You are viewing a plain text version of this content. The canonical link for it is here.
Posted to dev@tinkerpop.apache.org by "Guilherme Quentel Melo (Jira)" <ji...@apache.org> on 2020/08/20 16:33:00 UTC
[jira] [Updated] (TINKERPOP-2405) gremlinpython: traversal hangs when the connection is established but the servers stops responding later

     [ https://issues.apache.org/jira/browse/TINKERPOP-2405?page=com.atlassian.jira.plugin.system.issuetabpanels:all-tabpanel ]

Guilherme Quentel Melo updated TINKERPOP-2405:
----------------------------------------------
    Description: 
On a HTTP server that connects to Amazon Neptune, I've seen some situations where a request just hangs and never returns any response. While investigating this, I found out that it hangs right when it is going to query Neptune.
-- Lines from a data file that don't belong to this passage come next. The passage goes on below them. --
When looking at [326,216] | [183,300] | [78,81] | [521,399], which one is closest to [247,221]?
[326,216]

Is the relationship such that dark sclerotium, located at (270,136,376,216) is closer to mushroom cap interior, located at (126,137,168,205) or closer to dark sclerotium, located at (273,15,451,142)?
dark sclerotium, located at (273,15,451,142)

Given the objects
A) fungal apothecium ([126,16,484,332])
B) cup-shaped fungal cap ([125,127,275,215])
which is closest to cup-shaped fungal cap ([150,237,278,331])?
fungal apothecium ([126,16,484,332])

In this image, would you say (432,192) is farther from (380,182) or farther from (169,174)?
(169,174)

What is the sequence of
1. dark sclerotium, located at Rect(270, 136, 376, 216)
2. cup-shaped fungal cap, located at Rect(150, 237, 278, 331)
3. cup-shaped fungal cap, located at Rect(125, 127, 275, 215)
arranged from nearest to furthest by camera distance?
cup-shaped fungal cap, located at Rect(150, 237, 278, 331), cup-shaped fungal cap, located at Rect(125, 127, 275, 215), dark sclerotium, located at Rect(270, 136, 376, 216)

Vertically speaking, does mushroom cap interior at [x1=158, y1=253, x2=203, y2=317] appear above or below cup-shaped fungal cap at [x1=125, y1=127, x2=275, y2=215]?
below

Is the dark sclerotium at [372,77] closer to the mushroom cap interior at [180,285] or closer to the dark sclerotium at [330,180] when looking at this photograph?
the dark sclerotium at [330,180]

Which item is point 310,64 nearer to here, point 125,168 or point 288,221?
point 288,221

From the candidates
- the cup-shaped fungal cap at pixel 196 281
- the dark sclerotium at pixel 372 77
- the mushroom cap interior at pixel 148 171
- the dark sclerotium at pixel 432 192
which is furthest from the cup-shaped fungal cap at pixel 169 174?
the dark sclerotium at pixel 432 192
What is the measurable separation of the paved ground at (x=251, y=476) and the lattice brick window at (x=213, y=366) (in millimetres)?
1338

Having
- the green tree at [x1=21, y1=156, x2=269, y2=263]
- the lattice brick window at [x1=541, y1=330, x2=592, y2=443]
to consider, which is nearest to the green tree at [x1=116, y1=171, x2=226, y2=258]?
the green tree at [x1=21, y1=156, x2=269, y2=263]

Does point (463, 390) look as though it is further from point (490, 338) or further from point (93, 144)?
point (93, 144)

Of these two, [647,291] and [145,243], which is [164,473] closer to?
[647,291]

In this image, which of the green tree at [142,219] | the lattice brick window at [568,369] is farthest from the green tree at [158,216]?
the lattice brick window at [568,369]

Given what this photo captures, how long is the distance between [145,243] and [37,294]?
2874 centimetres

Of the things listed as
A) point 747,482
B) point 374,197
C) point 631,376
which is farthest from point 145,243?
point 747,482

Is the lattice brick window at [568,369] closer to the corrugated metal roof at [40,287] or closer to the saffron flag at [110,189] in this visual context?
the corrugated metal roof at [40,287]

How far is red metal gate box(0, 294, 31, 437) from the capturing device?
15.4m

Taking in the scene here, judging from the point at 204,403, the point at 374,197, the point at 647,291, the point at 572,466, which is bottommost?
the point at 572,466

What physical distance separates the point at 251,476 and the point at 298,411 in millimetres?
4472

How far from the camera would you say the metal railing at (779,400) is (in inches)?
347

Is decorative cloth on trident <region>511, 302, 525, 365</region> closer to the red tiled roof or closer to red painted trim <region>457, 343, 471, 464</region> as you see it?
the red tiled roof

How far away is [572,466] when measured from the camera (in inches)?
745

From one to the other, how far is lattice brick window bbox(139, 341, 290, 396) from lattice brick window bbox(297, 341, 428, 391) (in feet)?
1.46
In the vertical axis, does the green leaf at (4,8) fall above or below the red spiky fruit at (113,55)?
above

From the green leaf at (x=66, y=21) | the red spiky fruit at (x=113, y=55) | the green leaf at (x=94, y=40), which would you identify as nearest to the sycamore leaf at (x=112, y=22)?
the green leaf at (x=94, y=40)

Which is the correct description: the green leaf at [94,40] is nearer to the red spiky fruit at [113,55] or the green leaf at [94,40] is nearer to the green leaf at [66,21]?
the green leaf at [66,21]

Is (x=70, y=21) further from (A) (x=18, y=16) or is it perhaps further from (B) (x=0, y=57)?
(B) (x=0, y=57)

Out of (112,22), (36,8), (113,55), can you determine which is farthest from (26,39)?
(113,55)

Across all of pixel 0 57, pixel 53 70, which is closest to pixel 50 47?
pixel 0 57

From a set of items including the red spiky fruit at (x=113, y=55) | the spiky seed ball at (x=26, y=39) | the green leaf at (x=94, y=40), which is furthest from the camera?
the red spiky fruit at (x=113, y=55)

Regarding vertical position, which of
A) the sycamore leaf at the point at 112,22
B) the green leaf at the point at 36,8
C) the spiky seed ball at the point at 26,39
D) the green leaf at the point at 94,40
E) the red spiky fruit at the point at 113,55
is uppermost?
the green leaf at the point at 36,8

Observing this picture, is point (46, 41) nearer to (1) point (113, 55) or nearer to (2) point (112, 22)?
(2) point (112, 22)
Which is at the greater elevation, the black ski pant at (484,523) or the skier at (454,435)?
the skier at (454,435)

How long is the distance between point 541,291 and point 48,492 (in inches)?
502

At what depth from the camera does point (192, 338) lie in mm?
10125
The problem is that if the connection to Gremlin/Neptune is established and after that the server does not respond any more, the gremlin connection never times out, making the process/thread wait forever for a response that will never come.

h1. How to reproduce

# Start a local gremlin server on the default port 8182
# On a terminal, run {{nc}} to listen on port 8183 with {{nc -lk 8183}}
# Run the following python code to connect to the **8183** port:
{code:python}
from gremlin_python.driver.driver_remote_connection import DriverRemoteConnection
from gremlin_python.process.anonymous_traversal import traversal

remote_connection = DriverRemoteConnection("ws://127.0.0.1:8183/gremlin", "g")                                               
g = traversal().withRemote(remote_connection)                                                                                
g.V().limit(1).toList()
{code}
# You will see the connection request on {{nc}} output. First time, don't do anything and the it will timeout saying the connection couldn't be established.
# Now repeat the steps, but make nc respond to establish the connection. The quickest way I found is to manually relay the message the real gremlin server:
## Copy the whole request from `nc -l` output
## On another terminal, open a connection to the gremlin server with `nc 127.0.0.1 8182`
## Paste the request you copied before to `nc 127.0.0.1 8182` terminal
## Copy the gremlin server response and paste into `nc -l` output
## The connection will be established and the `nc -l` will receive some unprintable chars corresponding to `g.V().limit(1).toList()`
## Now, if there is no response from `nc -l` process, the python code will hang forever.

h1. Possible solution

As I looked into it, the problem seems that the {TornadoTransport} implementation does not pass any timeout when reading (and writing) messages. So, passing a timeout to {{self._loop.run_sync}} can solve the issue, at least raising an exception when the server does not respond.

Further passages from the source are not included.